British Labour Party activist and lifeboat sailor

Basil William Reid Hall (31 October 1865 – 10 August 1942) was a British Labour Party activist and lifeboat sailor.

Born in Sunderland, Hall was educated at Versailles, and at Twyford School in Winchester. He joined the Royal Navy in 1878, training on HMS Britannia. He reached the rank of captain, but left in 1894 to join the Royal National Lifeboat Institution (RNLI), becoming an inspector of lifeboats, and also lecturing in support of the organisation.

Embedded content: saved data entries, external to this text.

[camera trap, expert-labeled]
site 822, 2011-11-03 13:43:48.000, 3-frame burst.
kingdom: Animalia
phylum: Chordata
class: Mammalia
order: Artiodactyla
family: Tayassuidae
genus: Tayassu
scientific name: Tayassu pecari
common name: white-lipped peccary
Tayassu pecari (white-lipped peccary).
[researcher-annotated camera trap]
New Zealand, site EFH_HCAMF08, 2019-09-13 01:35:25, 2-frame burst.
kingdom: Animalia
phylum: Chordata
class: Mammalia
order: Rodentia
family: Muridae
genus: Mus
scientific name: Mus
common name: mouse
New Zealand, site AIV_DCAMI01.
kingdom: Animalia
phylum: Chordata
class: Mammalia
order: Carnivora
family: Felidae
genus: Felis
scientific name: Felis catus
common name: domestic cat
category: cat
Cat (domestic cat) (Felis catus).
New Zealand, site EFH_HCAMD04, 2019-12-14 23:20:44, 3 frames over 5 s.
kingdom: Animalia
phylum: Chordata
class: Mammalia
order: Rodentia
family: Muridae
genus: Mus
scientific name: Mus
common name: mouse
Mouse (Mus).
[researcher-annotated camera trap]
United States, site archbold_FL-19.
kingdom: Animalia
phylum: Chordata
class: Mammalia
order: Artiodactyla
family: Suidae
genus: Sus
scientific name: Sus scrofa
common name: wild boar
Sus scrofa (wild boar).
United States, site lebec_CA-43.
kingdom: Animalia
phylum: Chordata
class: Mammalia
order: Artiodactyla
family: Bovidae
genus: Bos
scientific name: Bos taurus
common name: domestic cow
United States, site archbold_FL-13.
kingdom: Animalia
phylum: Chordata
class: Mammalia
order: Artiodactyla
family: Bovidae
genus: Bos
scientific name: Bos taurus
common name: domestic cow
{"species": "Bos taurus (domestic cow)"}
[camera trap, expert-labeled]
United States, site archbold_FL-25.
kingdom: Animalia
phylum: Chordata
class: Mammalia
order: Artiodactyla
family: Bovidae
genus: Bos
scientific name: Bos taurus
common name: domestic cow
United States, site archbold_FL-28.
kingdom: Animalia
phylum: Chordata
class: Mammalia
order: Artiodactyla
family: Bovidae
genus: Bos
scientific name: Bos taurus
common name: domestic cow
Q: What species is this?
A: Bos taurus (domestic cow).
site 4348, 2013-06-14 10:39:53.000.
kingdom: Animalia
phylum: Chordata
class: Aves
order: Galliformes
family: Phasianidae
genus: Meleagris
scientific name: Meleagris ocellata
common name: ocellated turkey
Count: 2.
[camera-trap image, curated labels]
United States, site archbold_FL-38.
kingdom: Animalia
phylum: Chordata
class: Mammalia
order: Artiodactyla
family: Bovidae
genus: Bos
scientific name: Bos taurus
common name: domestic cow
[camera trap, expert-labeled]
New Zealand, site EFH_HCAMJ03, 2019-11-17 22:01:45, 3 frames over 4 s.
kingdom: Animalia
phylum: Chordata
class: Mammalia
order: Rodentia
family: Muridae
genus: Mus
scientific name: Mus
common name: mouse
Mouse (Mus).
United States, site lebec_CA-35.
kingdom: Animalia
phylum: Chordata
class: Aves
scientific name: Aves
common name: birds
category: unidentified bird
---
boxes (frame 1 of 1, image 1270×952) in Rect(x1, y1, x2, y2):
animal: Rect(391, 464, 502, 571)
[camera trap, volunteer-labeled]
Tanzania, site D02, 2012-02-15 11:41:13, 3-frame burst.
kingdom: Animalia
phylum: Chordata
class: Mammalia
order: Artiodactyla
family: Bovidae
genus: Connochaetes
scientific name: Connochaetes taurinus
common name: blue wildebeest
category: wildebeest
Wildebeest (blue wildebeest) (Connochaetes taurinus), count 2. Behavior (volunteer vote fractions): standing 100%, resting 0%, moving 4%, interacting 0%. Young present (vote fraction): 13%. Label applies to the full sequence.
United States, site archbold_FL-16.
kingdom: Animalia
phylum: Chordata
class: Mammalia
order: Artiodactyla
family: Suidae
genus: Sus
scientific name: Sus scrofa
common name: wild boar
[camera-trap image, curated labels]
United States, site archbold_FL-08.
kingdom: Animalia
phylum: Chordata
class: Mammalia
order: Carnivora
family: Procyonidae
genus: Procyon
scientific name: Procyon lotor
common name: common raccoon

In 1914, he led the rescue operation of , for which he received the Silver Medal of the RNLI.

Hall became active in the Fabian Society, serving on its executive initially in 1909, and devoting more time to politics after his retirement, in 1919. He was again elected to the Fabian Society's executive in 1924, and taking a prominent role in organising the society's summer school. He was also the chair of the 1917 Club, and served on the Labour Army and Navy Advisory Committee.

Through the Fabian Society, Hall became active in the Labour Party, for which he stood unsuccessfully in Lewes at the 1923 United Kingdom general election, 1924 by-election, and 1924 United Kingdom general election, and Lowestoft at the 1929 United Kingdom general election.